→ **EXERCISE INSTRUCTIONS**
Please output exactly the lines from the one containing "United States, site 57, 2014-07-06 07:37:24." through the end of the records below, leaving out any pictures.

**** AVAILABLE DATA

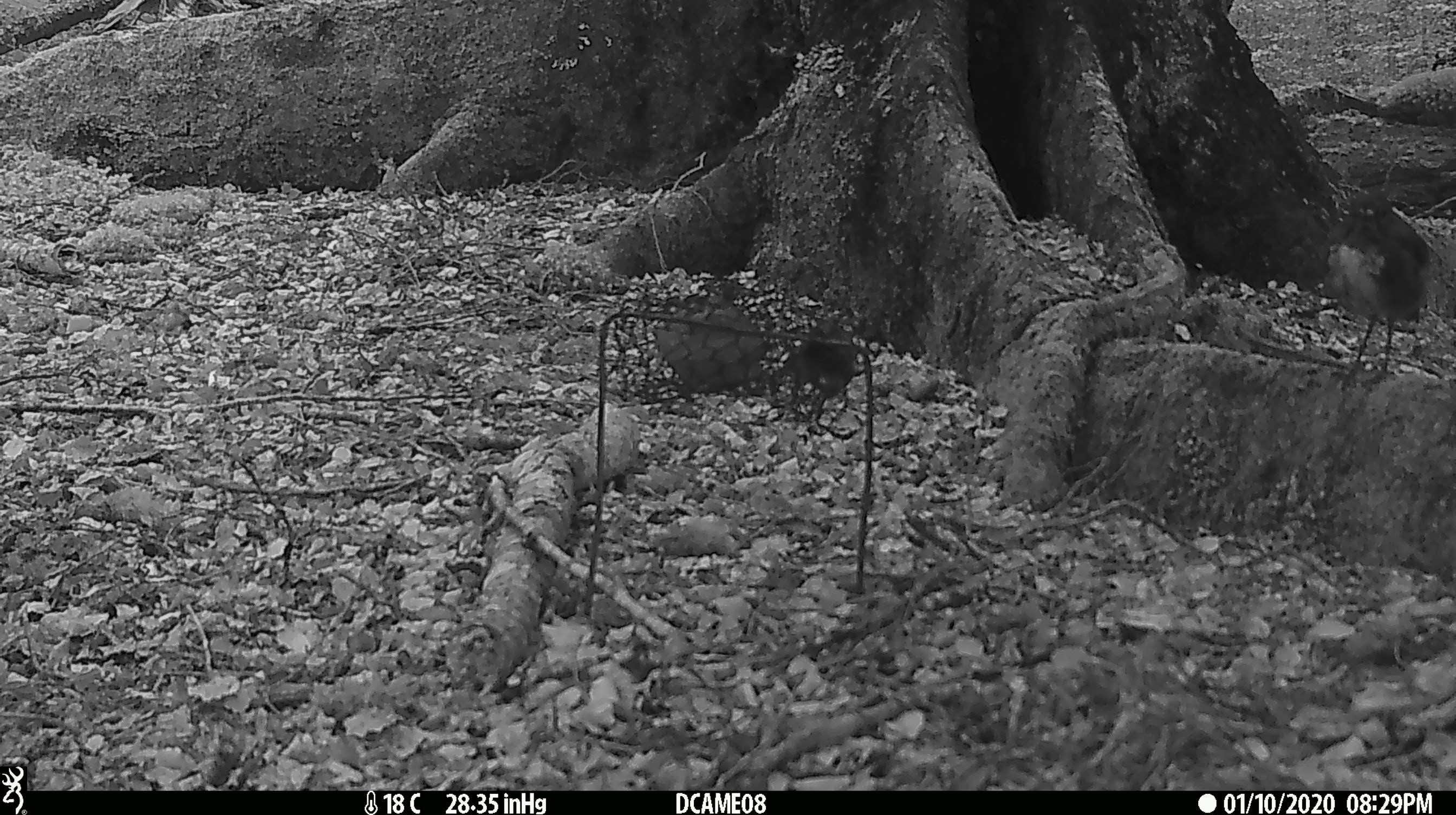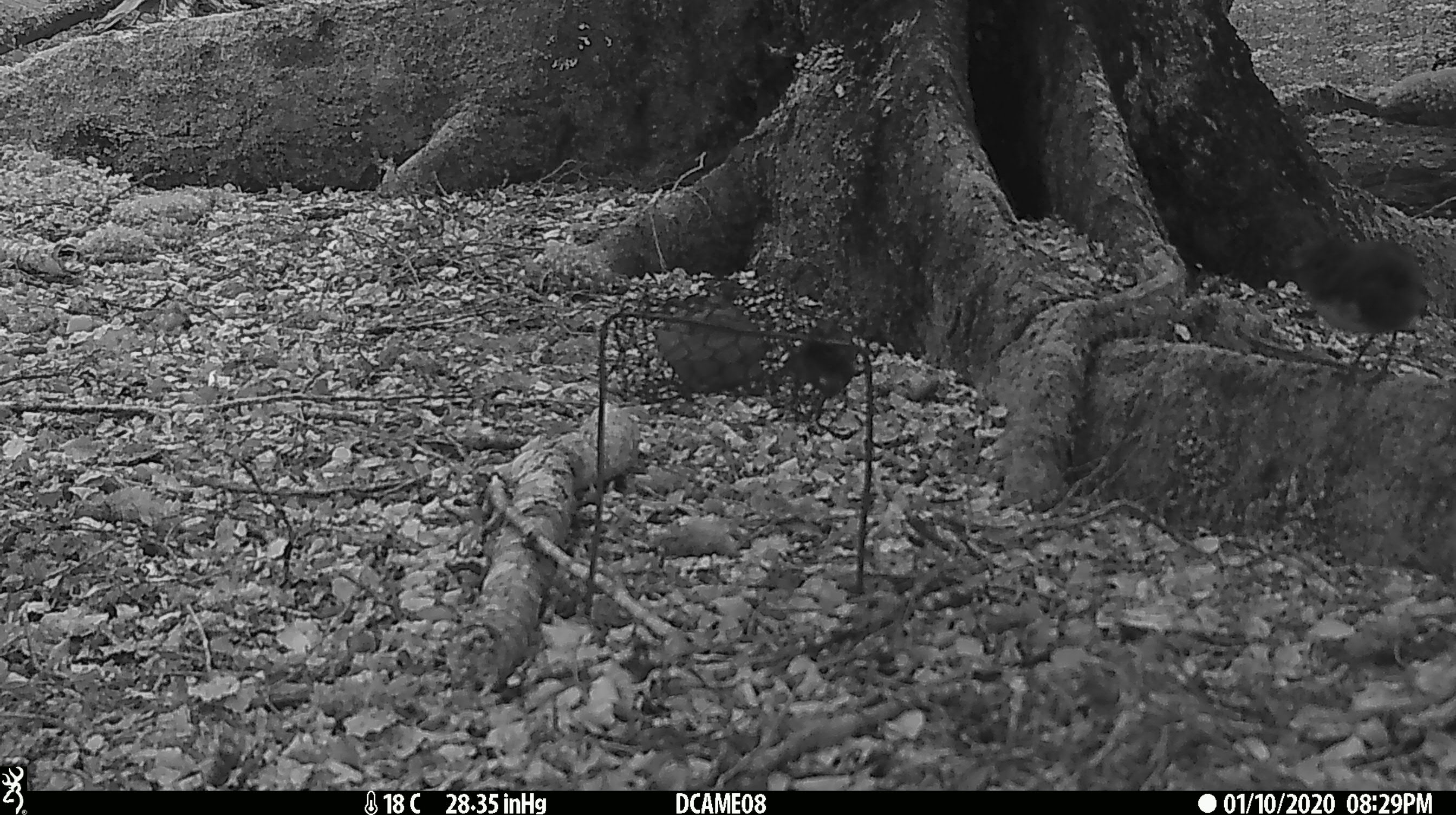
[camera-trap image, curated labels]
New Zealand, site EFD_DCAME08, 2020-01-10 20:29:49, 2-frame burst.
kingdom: Animalia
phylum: Chordata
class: Aves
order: Passeriformes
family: Petroicidae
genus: Petroica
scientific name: Petroica australis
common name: new zealand robin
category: robin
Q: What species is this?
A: Robin (new zealand robin) (Petroica australis).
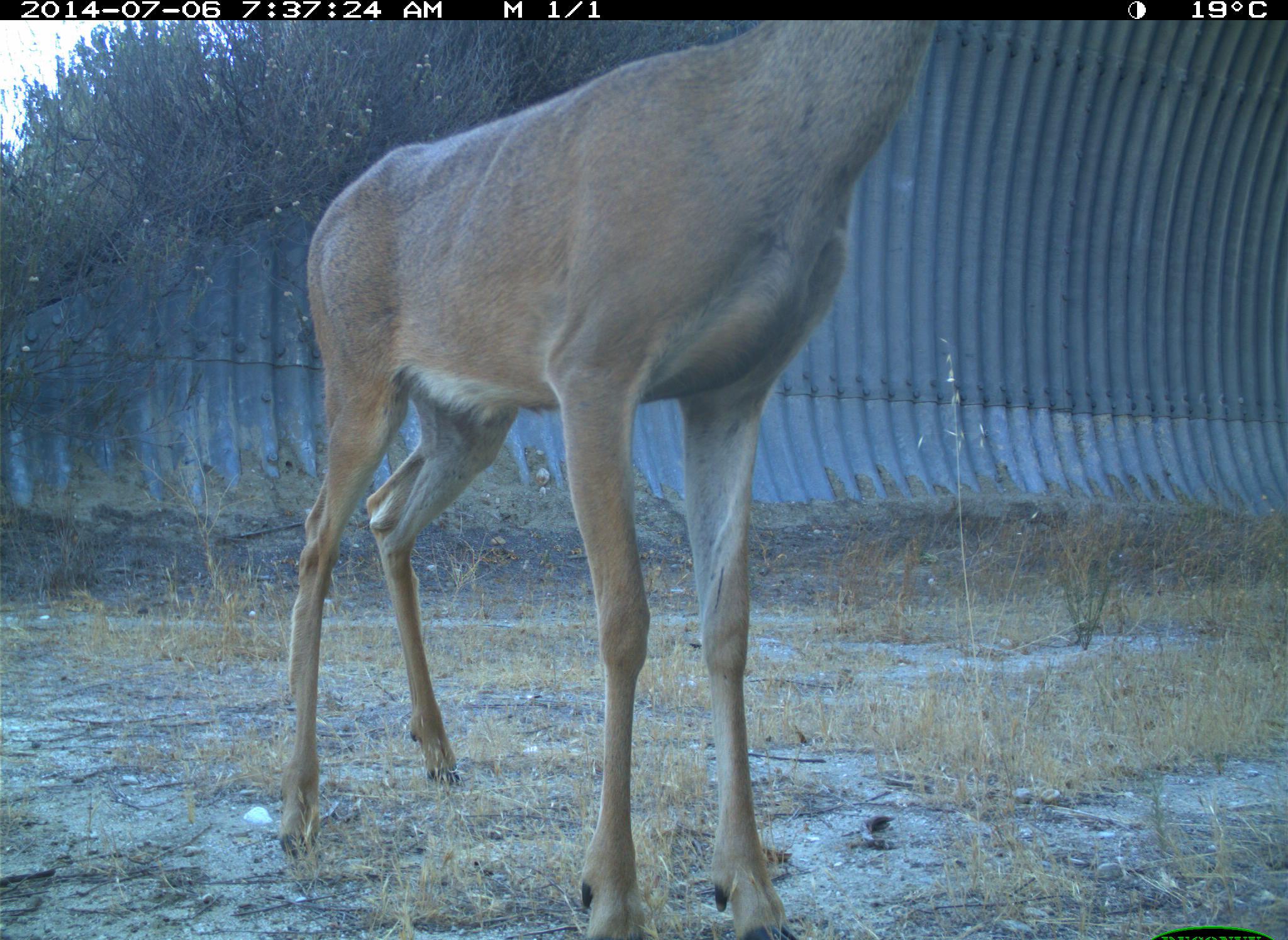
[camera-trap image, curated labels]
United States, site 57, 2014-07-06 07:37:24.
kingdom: Animalia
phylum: Chordata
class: Mammalia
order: Artiodactyla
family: Cervidae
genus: Odocoileus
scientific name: Odocoileus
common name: deer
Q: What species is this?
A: Deer (Odocoileus).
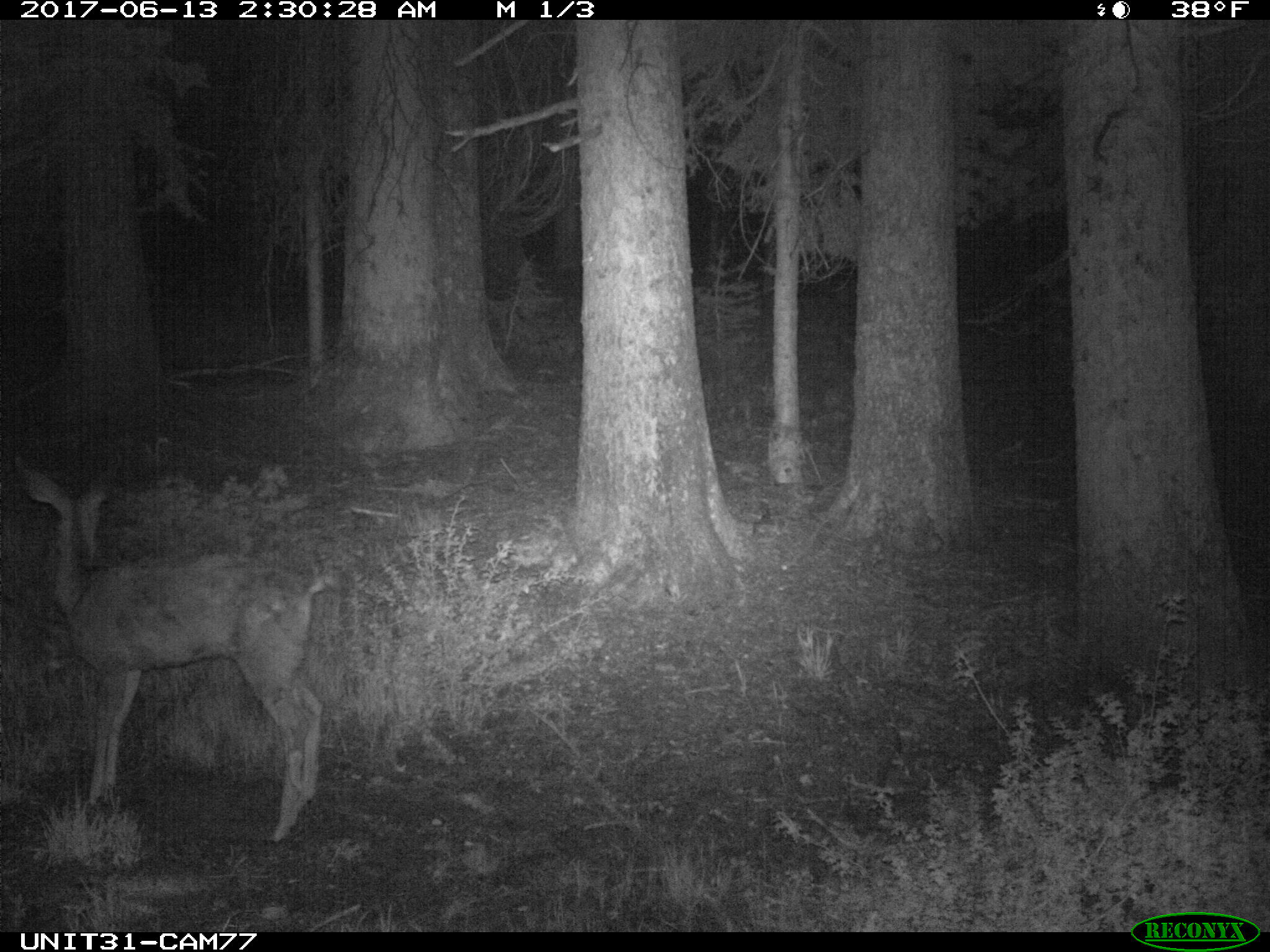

********

→ **SOLUTION TO THE PROBLEM**
United States, site 57, 2014-07-06 07:37:24.
kingdom: Animalia
phylum: Chordata
class: Mammalia
order: Artiodactyla
family: Cervidae
genus: Odocoileus
scientific name: Odocoileus
common name: deer
Q: What species is this?
A: Deer (Odocoileus).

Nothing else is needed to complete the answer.